> **Что нужно сделать**
Какие ссылки на «Briefe» с указанием тома и страницы встречаются во фрагменте о цитатах у Беньямина? Перечислите все в порядке появления.

> **Фрагмент страницы**
------

Начиная с эссе о Гёте, цитаты составляют сердцевину каждого беньяминовского текста. Сам этот факт отделяет им написанное от научных текстов любого рода, где функция цитаты – подтверждать и документировать высказанную точку зрения, почему она спокойно может быть перенесена в примечания. У Беньямина – совсем другое. Работая над исследованием немецкой трагедии, он хвастал своей коллекцией из «более чем шестисот совершенно систематично и ясно выстроенных цитат» («Briefe», I, 339). Как и позднейшие записные книжки, эта коллекция была не сборником выписок, чья цель – облегчить подготовку работы, а составляла саму работу, написание текста которой было уже делом вторичным. Работа заключалась для него в извлечении фрагментов из их первоначального контекста и выстраивании заново таким образом, чтобы они иллюстрировали друг друга и были способны отстоять своё право на существование именно в таком свободно плавающем виде. В конце концов, это было нечто вроде сюрреалистского монтажа. Беньяминовский идеал произведения, состоящего из одних цитат, выстроенного настолько мастерски, что оно способно обойтись безо всякого сопроводительного текста, может кого-то поразить, до того оно чудаковато в своей крайности и, к тому же, саморазрушительности. Но и того, и другого в нём не больше, чем в современных ему сюрреалистских экспериментах, питавшихся из тех же источников. В той мере, в какой сопроводительный текст автора оказывается всё-таки необходимым, важно сделать его таким, чтобы сохранить верность исходной «цели подобных исследований»: «проникать в глубины языка и мысли… бурением, а не рытьём» («Briefe», I, 329), то есть не разрушая всего исследуемого объяснениями, которые должны обеспечить причинную или системную связь. При этом Беньямин вполне осознавал, что его новый метод «бурения» ведёт к известной «принудительности понимания… чей не слишком изящный педантизм предпочтительнее, однако, нынешней практически всеобщей привычки это понимание подделывать». Ровно так же он отдавал себе отчёт в том, что его метод может стать «причиной некоторых неясностей» («Briefe», I, 330). Самым важным для Беньямина было уйти ото всего сколько-нибудь напоминающего сопереживание, для которого данный предмет исследования уже несёт некое готовое содержание, а то само по себе передаётся либо может быть передано читателю или зрителю: «Ни одно стихотворение не предназначено читателю, ни одна картина – зрителю, ни одна симфония – слушателю»[58] («Задача переводчика», выделено мной. – Б. Д.).

------

[Данные, извлечённые из коллекции]
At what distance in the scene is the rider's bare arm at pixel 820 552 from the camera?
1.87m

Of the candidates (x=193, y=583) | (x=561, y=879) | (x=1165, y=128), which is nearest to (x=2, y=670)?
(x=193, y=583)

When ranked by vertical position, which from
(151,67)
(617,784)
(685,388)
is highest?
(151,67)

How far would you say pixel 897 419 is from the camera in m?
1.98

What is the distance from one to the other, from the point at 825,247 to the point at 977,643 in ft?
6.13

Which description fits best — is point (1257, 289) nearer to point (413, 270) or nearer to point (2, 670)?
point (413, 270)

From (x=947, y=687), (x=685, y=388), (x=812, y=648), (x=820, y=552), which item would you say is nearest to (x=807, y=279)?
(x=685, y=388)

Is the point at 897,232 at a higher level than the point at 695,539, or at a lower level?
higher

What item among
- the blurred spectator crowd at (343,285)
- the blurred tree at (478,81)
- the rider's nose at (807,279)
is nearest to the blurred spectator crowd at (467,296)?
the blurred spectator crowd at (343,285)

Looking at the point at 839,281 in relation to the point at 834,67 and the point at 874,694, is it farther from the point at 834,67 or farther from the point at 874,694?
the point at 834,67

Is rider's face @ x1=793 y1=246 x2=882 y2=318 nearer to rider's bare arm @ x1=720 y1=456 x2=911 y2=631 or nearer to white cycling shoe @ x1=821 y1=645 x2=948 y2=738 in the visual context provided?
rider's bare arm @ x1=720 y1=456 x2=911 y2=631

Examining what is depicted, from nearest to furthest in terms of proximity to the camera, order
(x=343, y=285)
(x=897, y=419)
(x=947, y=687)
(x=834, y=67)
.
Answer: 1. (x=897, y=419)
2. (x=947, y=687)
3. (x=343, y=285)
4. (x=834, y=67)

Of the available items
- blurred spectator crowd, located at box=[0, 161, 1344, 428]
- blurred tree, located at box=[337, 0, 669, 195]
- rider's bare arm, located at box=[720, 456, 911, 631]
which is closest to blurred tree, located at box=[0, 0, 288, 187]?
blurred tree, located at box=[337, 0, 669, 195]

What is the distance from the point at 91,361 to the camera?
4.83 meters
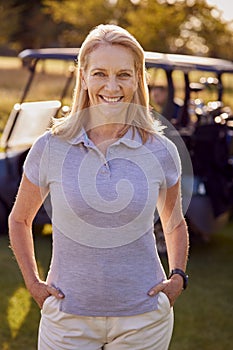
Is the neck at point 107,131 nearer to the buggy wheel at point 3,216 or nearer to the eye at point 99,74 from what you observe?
the eye at point 99,74

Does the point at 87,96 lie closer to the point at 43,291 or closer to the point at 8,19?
the point at 43,291

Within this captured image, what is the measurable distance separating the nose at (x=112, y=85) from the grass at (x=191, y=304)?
258 cm

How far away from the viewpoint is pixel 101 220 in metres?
2.24

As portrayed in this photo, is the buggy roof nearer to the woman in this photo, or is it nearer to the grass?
the grass

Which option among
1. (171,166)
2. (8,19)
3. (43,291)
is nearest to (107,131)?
(171,166)

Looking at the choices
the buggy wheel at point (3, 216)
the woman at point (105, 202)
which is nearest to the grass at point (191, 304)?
the buggy wheel at point (3, 216)

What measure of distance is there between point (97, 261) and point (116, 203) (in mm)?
171

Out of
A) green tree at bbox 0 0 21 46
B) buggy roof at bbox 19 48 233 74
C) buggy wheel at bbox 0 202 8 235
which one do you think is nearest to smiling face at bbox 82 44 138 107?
buggy roof at bbox 19 48 233 74

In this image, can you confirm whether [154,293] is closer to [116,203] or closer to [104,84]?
[116,203]

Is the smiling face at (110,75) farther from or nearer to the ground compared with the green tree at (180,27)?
farther from the ground

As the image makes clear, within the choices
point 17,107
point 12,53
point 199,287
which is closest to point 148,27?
point 17,107

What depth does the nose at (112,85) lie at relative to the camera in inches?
90.6

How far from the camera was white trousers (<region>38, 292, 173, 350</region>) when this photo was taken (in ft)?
7.45

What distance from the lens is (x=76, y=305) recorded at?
2.27 m
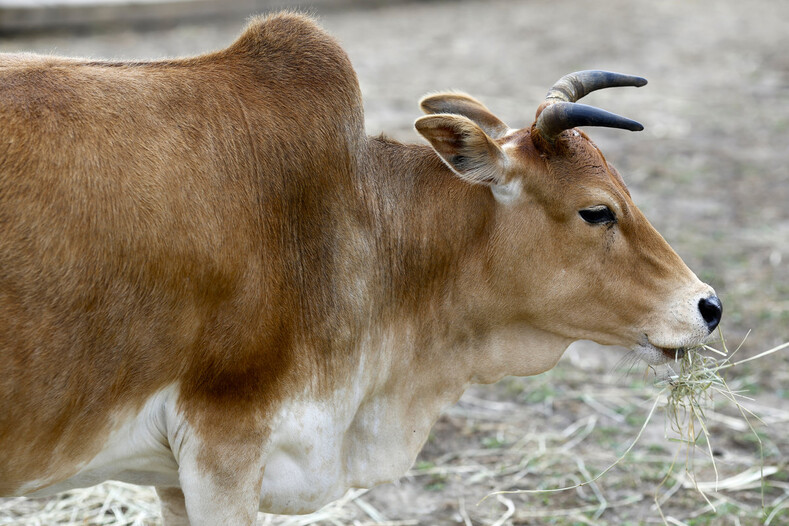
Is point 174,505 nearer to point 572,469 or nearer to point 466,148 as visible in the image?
point 466,148

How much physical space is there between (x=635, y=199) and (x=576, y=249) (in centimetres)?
548

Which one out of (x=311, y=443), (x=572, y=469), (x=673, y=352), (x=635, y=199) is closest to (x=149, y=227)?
(x=311, y=443)

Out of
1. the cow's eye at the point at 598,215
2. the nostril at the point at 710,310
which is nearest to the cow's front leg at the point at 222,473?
the cow's eye at the point at 598,215

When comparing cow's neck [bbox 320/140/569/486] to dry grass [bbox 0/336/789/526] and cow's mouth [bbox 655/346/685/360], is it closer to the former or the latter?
cow's mouth [bbox 655/346/685/360]

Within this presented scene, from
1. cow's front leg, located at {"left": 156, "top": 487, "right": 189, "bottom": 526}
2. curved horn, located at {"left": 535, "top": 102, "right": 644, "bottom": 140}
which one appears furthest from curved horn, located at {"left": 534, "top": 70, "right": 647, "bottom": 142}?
cow's front leg, located at {"left": 156, "top": 487, "right": 189, "bottom": 526}

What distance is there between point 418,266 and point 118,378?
1.25m

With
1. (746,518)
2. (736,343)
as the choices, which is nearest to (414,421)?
(746,518)

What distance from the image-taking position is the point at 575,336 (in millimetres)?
3873

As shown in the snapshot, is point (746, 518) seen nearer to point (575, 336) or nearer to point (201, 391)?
point (575, 336)

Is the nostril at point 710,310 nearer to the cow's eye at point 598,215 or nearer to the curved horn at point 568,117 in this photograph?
the cow's eye at point 598,215

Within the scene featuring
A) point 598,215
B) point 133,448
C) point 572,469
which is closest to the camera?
point 133,448

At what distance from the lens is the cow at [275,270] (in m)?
2.96

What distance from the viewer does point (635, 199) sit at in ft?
29.3

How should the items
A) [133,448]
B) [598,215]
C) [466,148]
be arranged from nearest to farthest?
[133,448], [466,148], [598,215]
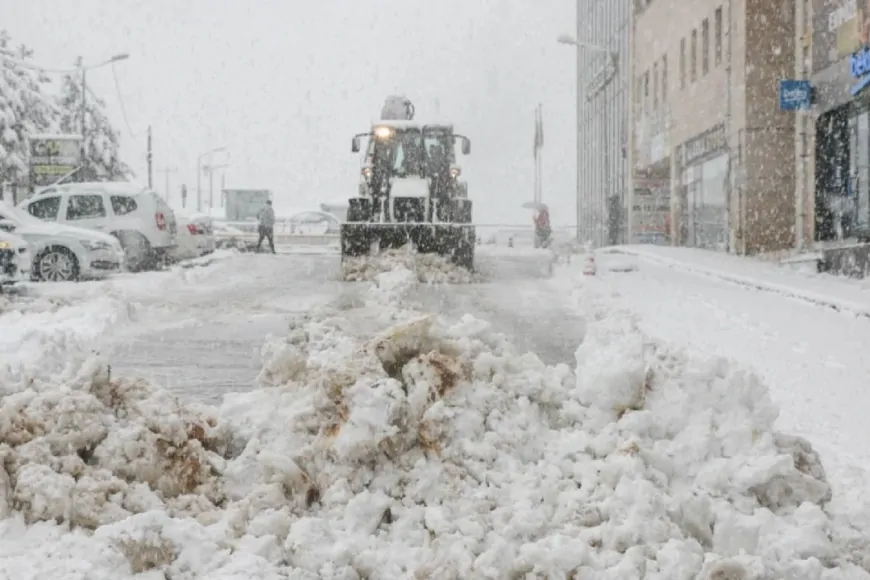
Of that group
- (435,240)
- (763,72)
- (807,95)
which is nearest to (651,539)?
(435,240)

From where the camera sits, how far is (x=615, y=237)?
4462cm

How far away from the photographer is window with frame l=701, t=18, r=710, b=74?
110ft

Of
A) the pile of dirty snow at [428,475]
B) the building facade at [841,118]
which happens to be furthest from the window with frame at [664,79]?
the pile of dirty snow at [428,475]

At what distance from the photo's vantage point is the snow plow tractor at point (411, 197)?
20656 mm

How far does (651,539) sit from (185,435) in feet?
7.47

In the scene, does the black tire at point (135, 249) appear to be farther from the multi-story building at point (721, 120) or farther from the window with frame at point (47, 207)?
the multi-story building at point (721, 120)

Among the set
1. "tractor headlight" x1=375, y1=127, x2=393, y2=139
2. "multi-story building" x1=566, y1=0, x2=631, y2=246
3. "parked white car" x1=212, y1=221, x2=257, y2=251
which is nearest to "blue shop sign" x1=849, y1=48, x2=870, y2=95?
"tractor headlight" x1=375, y1=127, x2=393, y2=139

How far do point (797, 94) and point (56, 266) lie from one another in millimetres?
15581

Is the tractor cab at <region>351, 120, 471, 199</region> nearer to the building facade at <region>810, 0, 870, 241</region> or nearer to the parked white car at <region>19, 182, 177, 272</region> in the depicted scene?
the parked white car at <region>19, 182, 177, 272</region>

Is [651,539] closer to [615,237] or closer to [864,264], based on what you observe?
[864,264]

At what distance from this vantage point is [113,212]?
23.4 meters

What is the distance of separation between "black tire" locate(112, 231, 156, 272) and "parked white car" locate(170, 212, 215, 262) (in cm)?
129

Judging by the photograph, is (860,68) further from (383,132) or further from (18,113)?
(18,113)

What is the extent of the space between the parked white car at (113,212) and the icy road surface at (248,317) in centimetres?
174
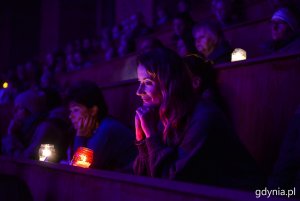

------

> **Письменный ответ**
«Briefe», I, 339; «Briefe», I, 329; «Briefe», I, 330.